Las «Crónicas» están escritas con chispa, sus argumentos atrapan y hacen pensar, cuentan con personajes atractivos, las descripciones son magníficas, se presentan de modo muy creíble los cambios hacia una mayor madurez de los protagonistas… Por eso puede ser interesante saber las razones por las que Tolkien manifestó que no le gustaban, compartiendo como compartía la visión cristiana de la vida que respiran, siendo como era un gran amigo de Lewis, y considerando, además, que Lewis sí elogiaba sin reservas la obra de Tolkien.

Objetivos literarios

Como es sabido, aunque algunas de las novelas que componen la serie no se refieren a esa cuestión, el núcleo argumental de conjunto de las «Crónicas de Narnia» es un intento de contar la Creación y la Redención con un formato inesperado, y su personaje principal, el león Aslan, está calcado sobre la figura de Jesucristo. Sin duda esto es legítimo, pues de cualquier historia del pasado se pueden preparar versiones nuevas, totales o parciales. Eso sí: cuanto más poderoso sea el original y más se intente respetar la semejanza con él, más dificultades debe salvar el autor.

Además, un explícito deseo apologético también tiene sus riesgos. La literatura es el terreno de la libertad y, por tanto, siempre debe dejar las puertas abiertas al lector: mientras que un relato literario es educativo siempre pero su aplicabilidad a nuestras vidas es indirecta, un relato educativo es de aplicabilidad obligatoria y, debido a eso, lo consideramos al margen de la literatura, no importa lo bien escrito que esté o los efectos que tenga.

Lewis era consciente de que, con su obra, emprendía una tarea complicada y ponía muy fácil la crítica. También sabía que colocaba a sus posibles lectores en un camino que quienes carecieran de los conocimientos previos no podrían seguir cómodamente; y quienes sí los poseyeran, se verían obligados a recorrerlo haciendo comparaciones continuas y, dado que los paralelismos son obvios, debiendo comprender las cosas de un único modo. Por tanto, se puede afirmar que, al menos en parte, Lewis usa unas armas literarias con un objetivo no literario y busca una aplicabilidad completa de su historia.

A mi juicio, esos son los primeros motivos que justifican la crítica literaria de Tolkien, muy cuidadoso siempre de utilizar sus armas literarias con un objetivo puramente literario y no con una finalidad apologética. El autor de «El Señor de los Anillos» estuvo muy preocupado en todo momento de dar a su obra una solidez y autonomía internas que le permitieran sostenerse por sí misma y ser comprendida por cualquier lector, sean cuales sean sus conocimientos previos.
================
_Tarea 1_
Responde a partir del fragmento sobre las «Crónicas de Narnia»:
(a) ¿En qué figura está calcado el león Aslan?
(b) ¿Qué relación personal tenía Tolkien con Lewis?
(c) ¿Con qué objetivo procuraba Tolkien utilizar sus armas literarias?
_Tarea 2_
Prosigue, por favor, el fragmento sobre las «Crónicas de Narnia» a partir de su última oración.
Las entradas proceden de una fuente distinta a la del fragmento.

_Material proporcionado_
================
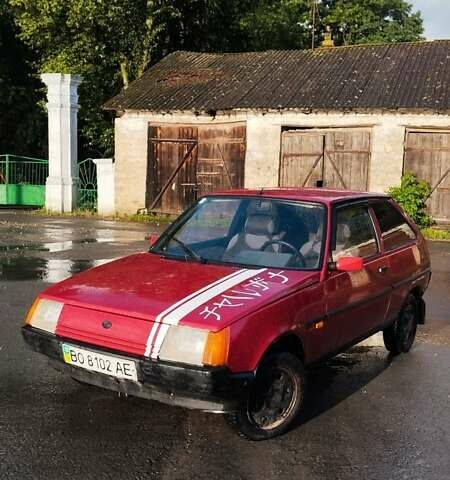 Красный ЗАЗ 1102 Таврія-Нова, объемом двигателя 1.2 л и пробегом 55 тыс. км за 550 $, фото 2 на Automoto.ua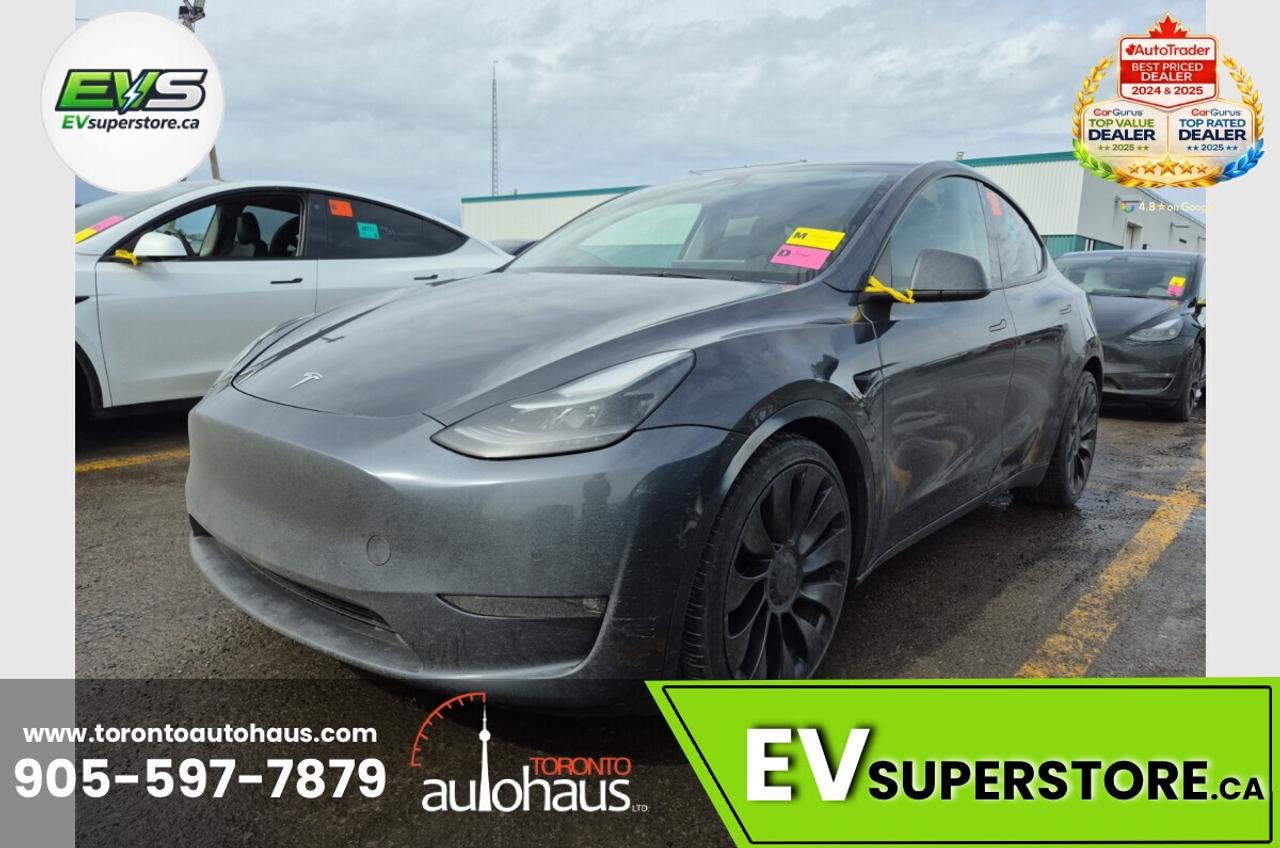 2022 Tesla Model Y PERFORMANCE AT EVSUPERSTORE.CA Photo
================
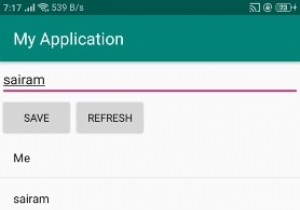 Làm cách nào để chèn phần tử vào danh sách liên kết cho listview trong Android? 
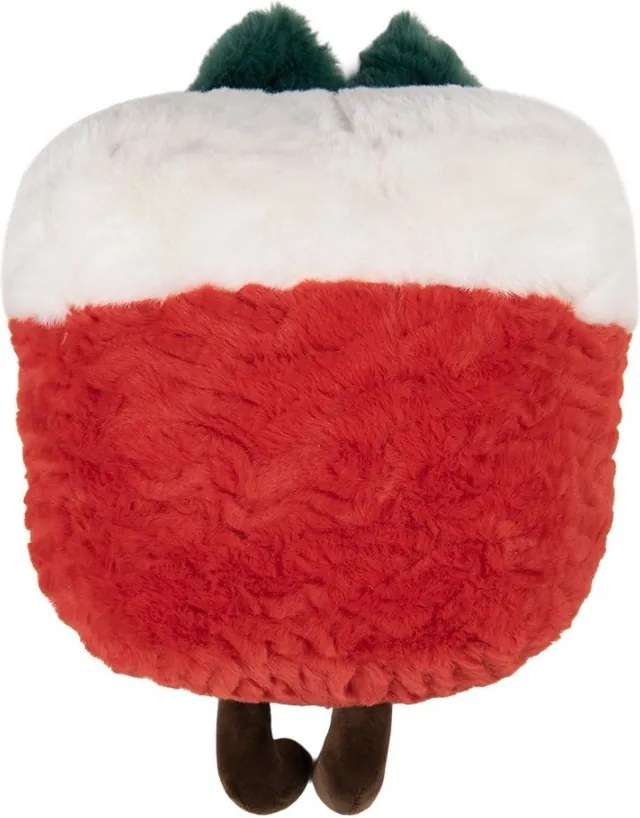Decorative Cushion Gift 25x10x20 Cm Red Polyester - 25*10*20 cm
================
_Respuesta 1_
(a) En la figura de Jesucristo.
(b) Era un gran amigo de Lewis.
(c) Con un objetivo puramente literario y no con una finalidad apologética.

_Respuesta 2_
Mundos cerrados y mundos abiertos

Otro flanco para la crítica se deriva de la diferencia básica entre los relatos que pertenecen a la denominada «high fantasy» y que se desarrollan en «mundos cerrados», cuya cumbre está en «El Señor de los Anillos», y los encuadrados en la «low fantasy» y que tienen lugar en «mundos abiertos», es decir, cuando seres de otros mundos viven en este o cuando seres de nuestro mundo van a otro, como las mismas «Crónicas de Narnia». El inicio de los primeros está en obras menores anteriores a la de Tolkien: de George MacDonald sobre todo, pero también de William Morris y lord Dunsany entre otros. Y la primera gran cultivadora de los segundos, la inglesa Edith Nesbit, que a su vez se inspiró en «El dragón perezoso» de Kenneth Grahame, es quien está en el origen de la inmensa mayoría de los relatos de fantasía infantiles del siglo XX, casi todos encuadrados en esta segunda clase: «Pippa Calzaslargas», «Mary Poppins», «Harry Potter», etc.

Tolkien consideraba la fantasía el primero de los géneros literarios y deseaba enriquecerlo con relatos poderosos, y no tanto con historias que, aunque estuvieran confeccionadas con rigor, piden al lector que se introduzca dentro de un mundo secundario que, a su vez, se desarrolla dentro de otro mundo secundario. Se puede aplicar aquí el mismo motivo que daba para mostrar su insatisfacción ante las obras de fantasía representadas en el teatro: si un autor puede hacernos entrar en un mundo donde hay seres de fantasía como los elfos o los orcos gracias a su arte literario, su tarea es hercúlea, y al fin prácticamente imposible, si quiere convencernos de que un tipo disfrazado en el escenario es un dragón o que nuestro vecino de abajo es un troll.

Modelos imaginativos

Prolongando esa misma línea de razonamiento, de que ciertos relatos de fantasía piden demasiada benevolencia y credulidad por parte del lector, podemos encontrar otro argumento más para una crítica literaria y, de paso, las claves del rechazo que los fundamentalistas han expresado hacia libros como los de Harry Potter.

Con una visión cristiana de las cosas hay una única forma indiscutible de introducir a Dios dentro de una ficción, y es la de colocarle como un ser fuera del marco narrativo, por ejemplo al modo en que lo hace Oscar Wilde al final de «El Príncipe Feliz». Así Dios no entra en ninguna clase de comparación con otras criaturas y ni resulta ridículo ni queda disminuido.

Con esta perspectiva habrá quien piense que representar a Jesucristo con la imagen de un animal tiene sus problemas: la recepción de tal comparación viene condicionada por las simpatías personales o los conocimientos que se tengan en relación con el animal concreto -si es sucio o limpio, si es sanguinario o pacífico…-.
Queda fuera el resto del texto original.